4 février 1969 – Salle de lutte

            Je suis l’un des meilleurs de mon groupe à la lutte. Je suis bien content. Fertes a définitivement cessé de m’embêter, même si j’ai un peu de peine pour lui. Il a l’air de ne plus avoir du tout confiance en lui et je passe mon temps à essayer de le rassurer pour qu’il n’abandonne pas. Je crois que son père ne lui pardonnerait jamais s’il faisait ça et il le battrait, j'en suis sûr.
            J’en profite pour essayer de l’aider à progresser un peu, mais je reste limité dans mes capacités, je le sens bien. Milo nous surclasse de très loin. On ne joue clairement pas dans la même cour et je préfère éviter de me frotter à lui. Il est beaucoup trop fort et fait mal quand il tape.
            Je l’envie. Je suis sûr qu’il va réussir à avoir une armure, alors que nous, on aura rien du tout. C'est pas juste.

 

15 août 1970 – Salle de repos

            J’ai hâte !
            On nous a promis qu’on allait voir des chevaliers dans quelques jours. Ça fait deux ans que je suis ici, et je n’ai jamais aperçu d’armures. Il y a bien eu des cérémonies et des tournois organisés depuis mon arrivée, mais on ne nous a pas autorisés à y assister. On nous a dit qu’on était trop jeune et que même si ça se passait sous nos yeux, on ne parviendrait pas à comprendre quoi que ce soit du combat avec notre niveau actuel.
            Je ne sais pas si c’est vrai ou si c’est juste pour nous pousser à faire plus d’efforts. Je me dis qu’ils n’ont peut-être pas tort. Il paraît qu’un chevalier se déplace plus vite que le vent. Je n’arrive pas à voir le vent, donc j’imagine que je n’arriverais pas à les voir, eux non plus.
            Mais là, on va pouvoir enfin en rencontrer. De vraies armures et de vrais chevaliers ! Peut-être même que Stellio et Bellatrix mettront leur armure pour l’occasion. Je ne les ai jamais vus avec.
            C’est bête. À leur place, je ne la quitterais jamais, je serais trop fier de pouvoir la porter pour ça !

 

16 août 1970 – Abords du campement

            J’ai peur !
            Des guerriers en armure noire ont surgi de partout et nous ont pris pour cibles. Je ne sais pas quoi faire et j’ai l’impression que mon entraînement ne me servira à rien face à ces brutes sauvages. Je crois me rappeler que ma mère m’avait parlé de ces guerriers noirs, mais j’avais toujours pensé que c’était une histoire pour me faire peur.
            C'est maintenant que j’ai peur.
            Bellatrix est par terre et ne se relève pas. Je ne comprends pas. Pourquoi est-ce que personne ne vient nous aider ?

 

17 août 1970 – Une dimension étrange

            J’ai été enlevé avec de nombreux autres apprentis. On nous a fait dormir à même le sol, enchaînés, si bien qu’on n’a même pas vraiment réussi à dormir. Cela faisait trop mal aux poignets. On a été enlevés pour demander une rançon au Sanctuaire ? Et que font-ils d’abord, là-bas ? Pourquoi ne viennent-ils pas nous sauver ?
            C’est parce qu’on est juste des enfants et qu’on ne sait pas encore se battre ? Parce qu'on ne mérite pas leur aide, ou qu'on est trop mauvais et que c'est comme ça qu'ils se débarrassent des cancres ?
            Ah, peut-être que c'est juste un test d’entraînement, pour voir ceux qui se laisseront abattre ou pas, mais je ne crois pas. Ces guerriers noirs ont l’air trop mauvais pour être avec les chevaliers d’Athéna. Ils me font peur. Déesse ! Viens m’aider ! Je veux revoir mes parents !

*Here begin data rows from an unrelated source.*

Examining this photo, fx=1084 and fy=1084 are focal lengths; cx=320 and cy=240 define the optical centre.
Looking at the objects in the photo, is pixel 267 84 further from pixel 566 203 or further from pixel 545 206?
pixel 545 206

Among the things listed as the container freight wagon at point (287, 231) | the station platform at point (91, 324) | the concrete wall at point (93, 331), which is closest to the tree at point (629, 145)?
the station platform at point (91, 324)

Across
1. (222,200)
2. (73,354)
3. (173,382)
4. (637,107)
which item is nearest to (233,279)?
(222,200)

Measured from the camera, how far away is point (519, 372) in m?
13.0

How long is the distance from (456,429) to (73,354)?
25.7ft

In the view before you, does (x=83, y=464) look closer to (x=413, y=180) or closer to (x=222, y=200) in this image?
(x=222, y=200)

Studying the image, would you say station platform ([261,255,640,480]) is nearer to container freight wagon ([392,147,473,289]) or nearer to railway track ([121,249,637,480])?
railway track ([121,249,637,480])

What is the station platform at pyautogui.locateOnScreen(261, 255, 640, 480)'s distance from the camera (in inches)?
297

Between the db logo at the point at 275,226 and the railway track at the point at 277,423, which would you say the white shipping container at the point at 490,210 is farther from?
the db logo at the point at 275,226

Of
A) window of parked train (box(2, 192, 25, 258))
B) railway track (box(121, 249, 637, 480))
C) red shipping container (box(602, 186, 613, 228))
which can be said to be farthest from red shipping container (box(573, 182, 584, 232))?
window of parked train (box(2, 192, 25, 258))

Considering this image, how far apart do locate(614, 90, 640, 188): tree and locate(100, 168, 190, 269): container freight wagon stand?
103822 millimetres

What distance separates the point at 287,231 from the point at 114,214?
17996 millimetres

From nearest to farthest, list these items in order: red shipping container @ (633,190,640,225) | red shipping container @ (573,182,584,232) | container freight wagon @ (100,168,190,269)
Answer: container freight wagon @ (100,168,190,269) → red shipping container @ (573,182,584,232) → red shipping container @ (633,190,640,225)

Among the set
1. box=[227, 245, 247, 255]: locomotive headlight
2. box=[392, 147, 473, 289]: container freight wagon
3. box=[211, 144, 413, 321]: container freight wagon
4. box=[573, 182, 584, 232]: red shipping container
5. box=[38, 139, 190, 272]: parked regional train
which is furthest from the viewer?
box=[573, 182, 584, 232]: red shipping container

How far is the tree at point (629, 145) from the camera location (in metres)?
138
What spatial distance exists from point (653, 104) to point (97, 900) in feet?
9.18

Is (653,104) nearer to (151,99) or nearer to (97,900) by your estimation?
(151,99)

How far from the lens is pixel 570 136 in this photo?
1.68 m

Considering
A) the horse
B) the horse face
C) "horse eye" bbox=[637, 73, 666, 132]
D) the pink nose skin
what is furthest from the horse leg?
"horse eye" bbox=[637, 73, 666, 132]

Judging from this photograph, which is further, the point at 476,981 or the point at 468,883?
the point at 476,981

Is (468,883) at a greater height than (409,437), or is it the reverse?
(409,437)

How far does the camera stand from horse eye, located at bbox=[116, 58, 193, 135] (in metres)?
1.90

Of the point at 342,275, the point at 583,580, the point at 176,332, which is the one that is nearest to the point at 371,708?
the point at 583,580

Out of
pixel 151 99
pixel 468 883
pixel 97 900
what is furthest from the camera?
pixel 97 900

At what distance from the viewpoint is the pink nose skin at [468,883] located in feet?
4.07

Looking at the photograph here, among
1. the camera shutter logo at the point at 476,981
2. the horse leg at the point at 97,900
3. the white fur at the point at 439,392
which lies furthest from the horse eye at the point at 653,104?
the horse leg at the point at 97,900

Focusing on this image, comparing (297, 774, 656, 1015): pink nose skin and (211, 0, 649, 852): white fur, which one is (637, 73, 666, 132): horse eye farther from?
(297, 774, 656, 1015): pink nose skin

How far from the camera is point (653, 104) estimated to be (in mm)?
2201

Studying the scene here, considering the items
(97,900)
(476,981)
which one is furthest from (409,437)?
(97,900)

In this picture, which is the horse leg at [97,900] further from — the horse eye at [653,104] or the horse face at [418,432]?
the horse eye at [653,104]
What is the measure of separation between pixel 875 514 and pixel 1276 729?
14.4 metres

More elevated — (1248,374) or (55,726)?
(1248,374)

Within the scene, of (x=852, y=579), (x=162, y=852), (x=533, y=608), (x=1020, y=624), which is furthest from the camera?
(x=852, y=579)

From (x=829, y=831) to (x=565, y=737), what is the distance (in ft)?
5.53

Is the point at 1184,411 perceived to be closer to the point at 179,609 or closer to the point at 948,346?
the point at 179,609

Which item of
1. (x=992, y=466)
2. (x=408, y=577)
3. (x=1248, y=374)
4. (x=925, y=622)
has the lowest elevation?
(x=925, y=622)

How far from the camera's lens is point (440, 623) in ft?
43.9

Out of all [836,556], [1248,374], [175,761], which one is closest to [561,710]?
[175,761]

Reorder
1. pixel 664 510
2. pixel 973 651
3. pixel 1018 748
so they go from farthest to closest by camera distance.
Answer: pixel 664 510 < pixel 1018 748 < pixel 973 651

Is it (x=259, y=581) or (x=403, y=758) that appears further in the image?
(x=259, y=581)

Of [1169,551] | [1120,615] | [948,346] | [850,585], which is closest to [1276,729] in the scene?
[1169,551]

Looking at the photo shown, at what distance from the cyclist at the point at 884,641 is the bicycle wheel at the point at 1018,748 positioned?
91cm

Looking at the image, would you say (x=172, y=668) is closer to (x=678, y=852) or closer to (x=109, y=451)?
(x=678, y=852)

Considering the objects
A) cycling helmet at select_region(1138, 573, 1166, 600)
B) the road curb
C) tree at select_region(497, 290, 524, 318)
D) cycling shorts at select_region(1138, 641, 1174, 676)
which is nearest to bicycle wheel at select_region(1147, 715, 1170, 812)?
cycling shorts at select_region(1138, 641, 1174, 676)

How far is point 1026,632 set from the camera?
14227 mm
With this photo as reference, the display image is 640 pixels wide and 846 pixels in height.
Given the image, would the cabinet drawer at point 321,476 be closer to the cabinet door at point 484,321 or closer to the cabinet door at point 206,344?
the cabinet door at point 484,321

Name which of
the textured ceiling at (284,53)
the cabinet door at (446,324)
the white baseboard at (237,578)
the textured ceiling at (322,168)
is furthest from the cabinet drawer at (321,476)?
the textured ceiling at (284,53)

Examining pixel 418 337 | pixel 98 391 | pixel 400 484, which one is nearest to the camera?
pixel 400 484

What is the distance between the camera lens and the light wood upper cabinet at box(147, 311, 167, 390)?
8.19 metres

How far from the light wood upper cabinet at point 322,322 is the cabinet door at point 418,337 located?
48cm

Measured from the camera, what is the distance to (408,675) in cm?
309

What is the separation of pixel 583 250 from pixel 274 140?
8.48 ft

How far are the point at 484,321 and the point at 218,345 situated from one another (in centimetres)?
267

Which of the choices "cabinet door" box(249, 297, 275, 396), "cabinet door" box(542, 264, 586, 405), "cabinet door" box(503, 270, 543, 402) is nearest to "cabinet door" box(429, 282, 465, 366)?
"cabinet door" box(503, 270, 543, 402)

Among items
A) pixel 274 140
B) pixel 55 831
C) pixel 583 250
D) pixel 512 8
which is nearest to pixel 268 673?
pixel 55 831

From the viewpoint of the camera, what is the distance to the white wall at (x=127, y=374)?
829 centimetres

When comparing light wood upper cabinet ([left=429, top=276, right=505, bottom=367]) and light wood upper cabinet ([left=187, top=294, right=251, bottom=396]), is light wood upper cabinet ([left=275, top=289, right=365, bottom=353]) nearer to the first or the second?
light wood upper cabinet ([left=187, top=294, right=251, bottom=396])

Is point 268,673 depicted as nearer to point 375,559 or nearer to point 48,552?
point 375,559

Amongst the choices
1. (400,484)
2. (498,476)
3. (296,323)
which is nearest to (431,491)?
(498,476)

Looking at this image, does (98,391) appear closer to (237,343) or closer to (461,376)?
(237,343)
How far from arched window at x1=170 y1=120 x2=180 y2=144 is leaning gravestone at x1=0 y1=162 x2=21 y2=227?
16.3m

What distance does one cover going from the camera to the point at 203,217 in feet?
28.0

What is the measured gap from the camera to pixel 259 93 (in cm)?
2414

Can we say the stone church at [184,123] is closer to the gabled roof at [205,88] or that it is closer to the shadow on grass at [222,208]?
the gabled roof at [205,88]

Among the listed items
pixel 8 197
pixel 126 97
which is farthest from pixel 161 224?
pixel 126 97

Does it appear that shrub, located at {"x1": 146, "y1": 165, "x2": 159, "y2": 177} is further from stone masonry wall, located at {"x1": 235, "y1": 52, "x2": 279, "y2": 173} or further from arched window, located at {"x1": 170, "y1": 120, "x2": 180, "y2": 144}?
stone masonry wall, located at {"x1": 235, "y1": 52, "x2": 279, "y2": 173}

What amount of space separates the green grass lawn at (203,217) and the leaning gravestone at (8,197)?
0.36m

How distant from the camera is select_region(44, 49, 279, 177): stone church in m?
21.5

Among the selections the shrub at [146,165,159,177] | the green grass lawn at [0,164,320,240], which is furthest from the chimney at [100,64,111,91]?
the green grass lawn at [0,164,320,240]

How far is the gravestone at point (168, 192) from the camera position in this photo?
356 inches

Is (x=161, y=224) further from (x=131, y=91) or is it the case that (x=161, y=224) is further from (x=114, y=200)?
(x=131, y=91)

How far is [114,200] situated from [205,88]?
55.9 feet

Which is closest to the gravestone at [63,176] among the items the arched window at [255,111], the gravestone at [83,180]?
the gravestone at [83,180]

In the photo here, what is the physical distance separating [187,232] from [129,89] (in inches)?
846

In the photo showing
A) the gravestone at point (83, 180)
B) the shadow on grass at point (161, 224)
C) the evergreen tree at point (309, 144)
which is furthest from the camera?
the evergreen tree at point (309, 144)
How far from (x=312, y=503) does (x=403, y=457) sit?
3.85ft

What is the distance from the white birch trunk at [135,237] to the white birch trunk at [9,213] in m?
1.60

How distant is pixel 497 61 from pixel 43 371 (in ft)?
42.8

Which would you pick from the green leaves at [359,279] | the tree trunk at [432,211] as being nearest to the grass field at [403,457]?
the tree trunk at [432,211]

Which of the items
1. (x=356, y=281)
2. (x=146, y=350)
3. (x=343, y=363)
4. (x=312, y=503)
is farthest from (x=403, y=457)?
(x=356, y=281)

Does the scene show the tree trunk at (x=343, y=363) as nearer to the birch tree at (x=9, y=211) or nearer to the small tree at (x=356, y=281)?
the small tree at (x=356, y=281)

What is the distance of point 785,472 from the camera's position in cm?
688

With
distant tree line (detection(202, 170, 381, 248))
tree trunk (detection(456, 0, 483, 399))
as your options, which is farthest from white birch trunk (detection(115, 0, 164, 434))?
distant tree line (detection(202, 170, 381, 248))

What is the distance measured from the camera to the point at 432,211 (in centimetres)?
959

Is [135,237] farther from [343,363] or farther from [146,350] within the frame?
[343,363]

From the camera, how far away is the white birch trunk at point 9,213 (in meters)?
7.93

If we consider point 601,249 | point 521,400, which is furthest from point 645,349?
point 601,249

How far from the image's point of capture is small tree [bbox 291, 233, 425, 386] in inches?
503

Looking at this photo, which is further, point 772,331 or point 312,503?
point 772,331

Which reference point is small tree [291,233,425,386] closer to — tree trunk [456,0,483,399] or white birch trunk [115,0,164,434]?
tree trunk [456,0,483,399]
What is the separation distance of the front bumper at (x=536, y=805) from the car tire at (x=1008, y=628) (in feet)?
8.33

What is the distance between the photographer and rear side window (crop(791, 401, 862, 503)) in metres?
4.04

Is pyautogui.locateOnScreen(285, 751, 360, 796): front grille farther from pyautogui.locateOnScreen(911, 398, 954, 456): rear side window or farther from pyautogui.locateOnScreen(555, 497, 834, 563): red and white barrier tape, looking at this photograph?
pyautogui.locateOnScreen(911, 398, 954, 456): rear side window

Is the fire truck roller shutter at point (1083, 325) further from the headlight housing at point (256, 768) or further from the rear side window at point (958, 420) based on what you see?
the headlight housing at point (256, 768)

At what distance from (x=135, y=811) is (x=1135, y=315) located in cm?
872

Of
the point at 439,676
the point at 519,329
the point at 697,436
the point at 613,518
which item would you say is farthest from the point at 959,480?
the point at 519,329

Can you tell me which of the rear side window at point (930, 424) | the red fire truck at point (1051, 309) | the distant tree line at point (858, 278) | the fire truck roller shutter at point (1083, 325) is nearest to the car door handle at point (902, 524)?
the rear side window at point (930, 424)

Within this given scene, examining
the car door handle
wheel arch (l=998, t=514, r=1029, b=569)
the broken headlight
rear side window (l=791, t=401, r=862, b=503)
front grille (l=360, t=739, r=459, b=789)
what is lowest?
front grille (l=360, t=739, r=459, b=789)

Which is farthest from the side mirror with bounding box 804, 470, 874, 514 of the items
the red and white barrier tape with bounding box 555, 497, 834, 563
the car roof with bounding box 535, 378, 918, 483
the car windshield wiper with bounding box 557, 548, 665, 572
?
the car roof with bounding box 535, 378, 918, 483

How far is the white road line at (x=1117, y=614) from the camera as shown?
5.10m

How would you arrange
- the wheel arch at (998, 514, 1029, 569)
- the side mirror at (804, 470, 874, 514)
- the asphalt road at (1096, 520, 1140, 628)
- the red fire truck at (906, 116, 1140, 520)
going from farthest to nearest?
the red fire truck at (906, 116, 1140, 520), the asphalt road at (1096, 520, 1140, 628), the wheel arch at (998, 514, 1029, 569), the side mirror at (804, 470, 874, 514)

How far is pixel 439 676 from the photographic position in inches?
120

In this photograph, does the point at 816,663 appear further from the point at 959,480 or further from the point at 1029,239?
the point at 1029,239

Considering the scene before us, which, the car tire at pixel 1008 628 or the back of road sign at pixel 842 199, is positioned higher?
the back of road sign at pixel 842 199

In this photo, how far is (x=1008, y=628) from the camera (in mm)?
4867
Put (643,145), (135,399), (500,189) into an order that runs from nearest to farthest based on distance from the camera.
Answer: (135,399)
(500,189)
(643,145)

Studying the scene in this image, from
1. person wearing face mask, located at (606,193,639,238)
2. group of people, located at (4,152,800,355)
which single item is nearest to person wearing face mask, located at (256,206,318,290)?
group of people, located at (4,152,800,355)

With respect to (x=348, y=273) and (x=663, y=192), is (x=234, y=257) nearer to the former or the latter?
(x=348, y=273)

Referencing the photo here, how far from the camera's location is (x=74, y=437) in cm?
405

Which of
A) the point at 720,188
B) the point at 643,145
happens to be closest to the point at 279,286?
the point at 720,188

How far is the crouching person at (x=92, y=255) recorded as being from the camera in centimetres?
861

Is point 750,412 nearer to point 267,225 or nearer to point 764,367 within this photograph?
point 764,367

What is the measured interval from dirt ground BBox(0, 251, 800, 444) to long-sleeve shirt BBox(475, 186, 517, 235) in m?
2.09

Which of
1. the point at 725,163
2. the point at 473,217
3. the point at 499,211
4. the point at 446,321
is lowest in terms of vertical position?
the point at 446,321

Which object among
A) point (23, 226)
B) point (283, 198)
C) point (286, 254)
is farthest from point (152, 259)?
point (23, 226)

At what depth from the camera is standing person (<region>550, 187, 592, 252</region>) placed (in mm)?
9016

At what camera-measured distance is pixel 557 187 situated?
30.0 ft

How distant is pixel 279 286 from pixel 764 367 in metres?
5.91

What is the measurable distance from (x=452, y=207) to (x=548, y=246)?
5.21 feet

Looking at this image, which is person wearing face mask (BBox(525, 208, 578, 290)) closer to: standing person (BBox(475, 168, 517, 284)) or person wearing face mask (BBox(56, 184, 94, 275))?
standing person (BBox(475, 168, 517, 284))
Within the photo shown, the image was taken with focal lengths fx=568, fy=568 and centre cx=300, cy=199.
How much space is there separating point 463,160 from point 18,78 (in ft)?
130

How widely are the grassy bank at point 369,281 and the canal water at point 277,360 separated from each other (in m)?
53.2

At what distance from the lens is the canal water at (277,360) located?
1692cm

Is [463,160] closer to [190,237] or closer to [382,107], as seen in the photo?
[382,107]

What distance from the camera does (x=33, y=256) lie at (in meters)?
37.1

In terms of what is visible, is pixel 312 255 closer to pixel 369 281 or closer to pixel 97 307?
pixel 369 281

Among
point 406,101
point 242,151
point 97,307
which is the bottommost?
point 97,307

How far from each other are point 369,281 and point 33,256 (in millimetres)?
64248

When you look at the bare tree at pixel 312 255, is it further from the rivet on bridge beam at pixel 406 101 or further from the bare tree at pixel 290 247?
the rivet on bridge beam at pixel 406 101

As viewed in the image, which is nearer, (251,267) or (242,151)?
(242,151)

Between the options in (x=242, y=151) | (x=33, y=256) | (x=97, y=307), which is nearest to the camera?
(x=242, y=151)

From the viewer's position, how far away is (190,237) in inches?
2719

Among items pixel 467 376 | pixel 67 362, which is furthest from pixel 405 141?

            Un peu plus tard, je vois Fertes, la tête penchée sur sa poitrine. De la bave blanche coule depuis sa bouche. C’est répugnant et ça me donne envie de vomir, mais il a l’air de souffrir atrocement. Qu’est-ce qu’ils lui ont donc fait ?

            Je sens quelque chose qui pénètre dans mon esprit. Je le sens qui va partout dans ma tête, comme de l'eau sur le sol. Je n’arrive plus à penser. Tout devient noir, comme ces guerriers sombres.
            Maman, à l’aide! Mam...
            ...
           
            Ah, enfin tu la fermes! Pas trop tôt...

 

25 septembre 1970

            Le morveux la ramène pas trop, ça me permet de me concentrer sur ce qui est important. De toute façon, il est trop faible. Même s’il gueule, ça lui apportera rien.
            Je vais bientôt avoir mon armure noire. Ils ont intérêt à m’en donner une bien, sinon, je sens que je vais en buter quelques uns.
            Tu vois ? Tu vas l’avoir ton armure !

 

5 Octobre 1970

            Je suis devenu un Saint. J’ai une armure. Elle est toute noire, elle est moche et elle ne brille pas du tout. Je pensais pas que j’aurais aussi honte d‘en avoir une…
            J’essaie de me dire que tout ça c’est qu’un cauchemar, mais je sais très bien que c’est pas vrai. Si seulement ça pouvait être un cauchemar…

            Quoi ?! L’armure noire de la Machine pneumatique ? C’est une blague ?!!

 

30 novembre 1970

            Je ne comprends pas ce qui m’arrive. C’est comme si je ne pouvais plus diriger mes mains et mes jambes. Il y a juste certains moments, où je peux penser sans qu’il me crie dessus en me disant de me taire. Je ne crois pas qu’il soit comme nous. Il fait des choses horribles. Il utilise mes mains pour tuer des gens et je peux rien faire pour l‘en empêcher…
           
Nan, tu peux rien faire ! Alors ta gueule et laisse-moi dormir.

 

12 Décembre 1970

            On passe encore par cette porte bizarre. Je ne sais pas où on va se retrouver. Pas dans un autre camp d'entraînement, j’espère…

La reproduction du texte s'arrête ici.